The former six-term lawmaker, who represented most of Thurston County, has returned to government and politics after a seven-month stint as a stay-at-home dad to twin sons, now 6, The Olympian reported in Tuesday’s edition.
He’s taken a job coordinating lobbying at Vigor Industrial, a Portland-based shipbuilder and government contractor. And he is promoting his book, “Character, Politics and Responsibility: Restarting the Heart of the American Republic.”

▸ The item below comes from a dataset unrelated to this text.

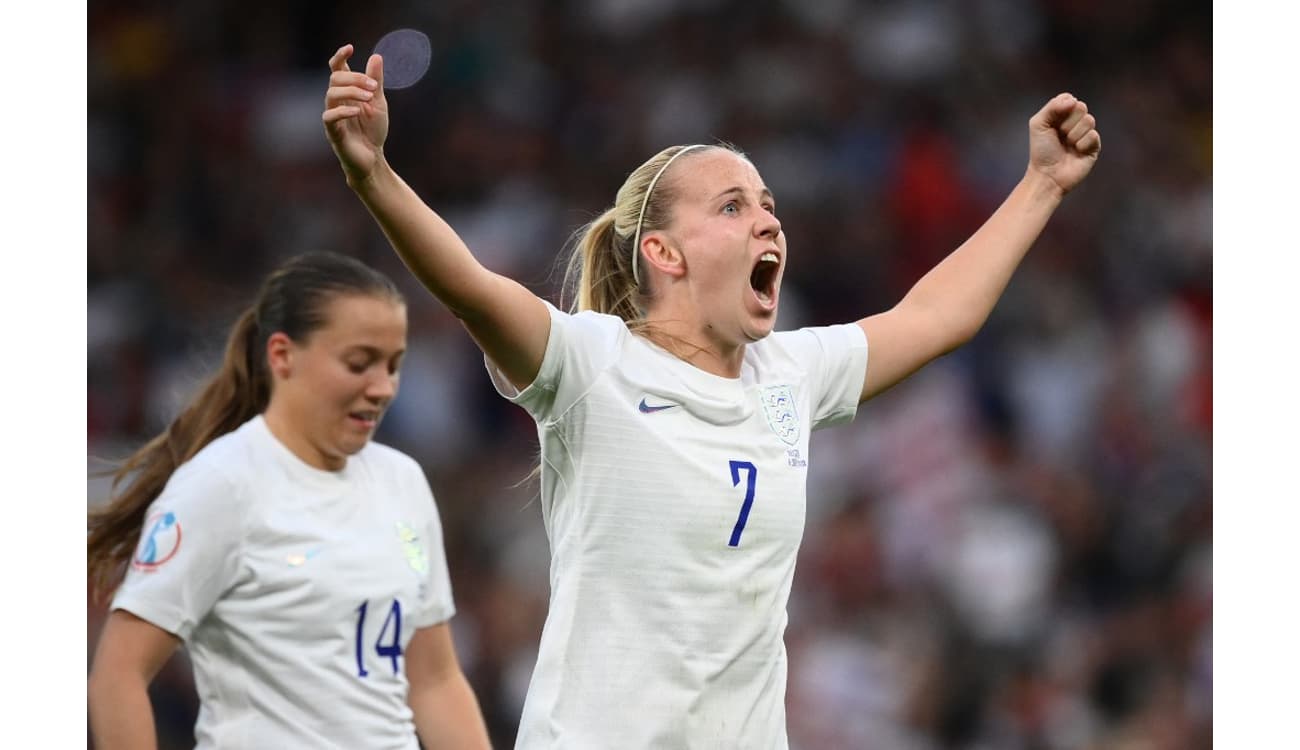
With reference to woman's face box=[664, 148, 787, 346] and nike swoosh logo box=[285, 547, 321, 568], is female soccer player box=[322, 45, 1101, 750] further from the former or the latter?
nike swoosh logo box=[285, 547, 321, 568]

The 55-year-old former Pacific Lutheran University professor doesn’t rule out running for office again, but he will be in new territory, both politically and physically: His new home in Edmonds would fall in a district with an incumbent Democrat and not the open 1st District or the newly created 10th, if proposed redistricting maps are approved.
But for now, he’s not up for election and feeling free to espouse his views on issues facing candidates. “The fact is we’re going to have to raise taxes and we’re going to have to cut spending, both discretionary and entitlements” such as Medicare, Medicaid and Social Security, Baird said.
Otherwise, he added, “The choice is to pass deficits on to our kids, which is not tenable.”
Family isn’t far from his mind, since his sons, William and Walter, are getting more time with their dad, including trips to the ski slopes and to Yellowstone National Park for bear-watching and river-swimming. Earlier this year, the family left Vancouver and the 3rd Congressional District, which looks to become more Republican under the proposed new district lines, and moved to Snohomish County.
He said they moved closer to his wife’s brother and her job at the University of Washington, not for political reasons. Picking a new home with the goal of returning to Congress would have been “kind of stupid” before knowing where the political lines would be drawn, he said.
“Right now, I have no plans. You know, you never rule anything out 100 percent. That would be kind of foolish too,” Baird said.
He is working from home and from the former Todd Pacific shipyard in Seattle. Vigor is upgrading a Coast Guard icebreaker and wants to make sure the guard doesn’t scrap another of the vessels.
Vigor’s contract to build up to three ferries for Washington is contingent on future state dollars, likely from fees or new taxes.